BLOK TEKS:
++++

Belum lagi aturan demi aturan yang dikeluarkan. Betul itu adalah salah satu upaya preventif pemerintah untuk mencegah penyebaran covid-19, namun terdapat beberapa kekeliruan dalam aturan tersebut.
Seperti surat edaran penutupan semua warkop, grosir, dan toko-toko jualan lainnya, semua saling tumpang tindih, dan tidak adanya kepastian di dalamnya.
Surat edaran seperti pembatasan waktu warung kopi misalnya, yang hanya boleh beraktivitas dari pukul 08.00 hingga petang sore 17.00, yang saling tumpang tindih dengan aturan dilarang nongki, atau berkumpul melebihi kapasitas 10 orang.
Penutupan semua pasar, yang hanya memperbolehkan pedagang sembako saja, selain dari itu harus tutup, juga menjadi aturan yang gamang. Sebab hal itu tidak menjamin tidak akan terjadinya perkumpulan, dan tentu lagi-lagi legalitas aturan dilarang berkumpul jadi ambyar.
Belum lagi alat-alat kesehatan untuk mendeteksi corona belum terbagi rata pada seluruh daerah. Sehingga orang yang tidak terdata positif corona kemungkinan banyak.
Sedangkan pemerintah dalam konferensi pers-nya mengungkapkan bahwa peningkatan angka pasien yang terkonfirmasi kebanyakan dari Orang Tanpa Gejala (OTG).
Informasi tentang status OTG pun juga masih terdapat perbedaan. Juru Bicara Pemerintah untuk Penanganan COVID-19 Achmad Yurianto, jelas mengatakan mereka adalah orang-orang tanpa gejala, yaitu orang-orang yang dalam tubuhnya telah terdapat virus dan berkembang biak, kemudian menyebar ke sekitarnya melalui percikan ludah, droplet, pada saat dia berbicara, bersin atau batuk.

++++

BARIS DATA:
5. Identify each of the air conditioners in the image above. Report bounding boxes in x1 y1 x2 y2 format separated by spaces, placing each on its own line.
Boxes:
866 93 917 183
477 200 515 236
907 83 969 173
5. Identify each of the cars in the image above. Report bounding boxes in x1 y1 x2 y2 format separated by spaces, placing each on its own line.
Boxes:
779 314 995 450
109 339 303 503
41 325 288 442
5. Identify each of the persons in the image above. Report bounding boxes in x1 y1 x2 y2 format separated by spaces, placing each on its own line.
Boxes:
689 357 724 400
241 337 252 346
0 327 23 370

++++

PETUNJUK TUGAS:
Ketik ulang seluruh teks tentang aturan pencegahan covid-19 di atas tanpa mengubah satu kata atau tanda baca pun.

HASIL:
Belum lagi aturan demi aturan yang dikeluarkan. Betul itu adalah salah satu upaya preventif pemerintah untuk mencegah penyebaran covid-19, namun terdapat beberapa kekeliruan dalam aturan tersebut.
Seperti surat edaran penutupan semua warkop, grosir, dan toko-toko jualan lainnya, semua saling tumpang tindih, dan tidak adanya kepastian di dalamnya.
Surat edaran seperti pembatasan waktu warung kopi misalnya, yang hanya boleh beraktivitas dari pukul 08.00 hingga petang sore 17.00, yang saling tumpang tindih dengan aturan dilarang nongki, atau berkumpul melebihi kapasitas 10 orang.
Penutupan semua pasar, yang hanya memperbolehkan pedagang sembako saja, selain dari itu harus tutup, juga menjadi aturan yang gamang. Sebab hal itu tidak menjamin tidak akan terjadinya perkumpulan, dan tentu lagi-lagi legalitas aturan dilarang berkumpul jadi ambyar.
Belum lagi alat-alat kesehatan untuk mendeteksi corona belum terbagi rata pada seluruh daerah. Sehingga orang yang tidak terdata positif corona kemungkinan banyak.
Sedangkan pemerintah dalam konferensi pers-nya mengungkapkan bahwa peningkatan angka pasien yang terkonfirmasi kebanyakan dari Orang Tanpa Gejala (OTG).
Informasi tentang status OTG pun juga masih terdapat perbedaan. Juru Bicara Pemerintah untuk Penanganan COVID-19 Achmad Yurianto, jelas mengatakan mereka adalah orang-orang tanpa gejala, yaitu orang-orang yang dalam tubuhnya telah terdapat virus dan berkembang biak, kemudian menyebar ke sekitarnya melalui percikan ludah, droplet, pada saat dia berbicara, bersin atau batuk.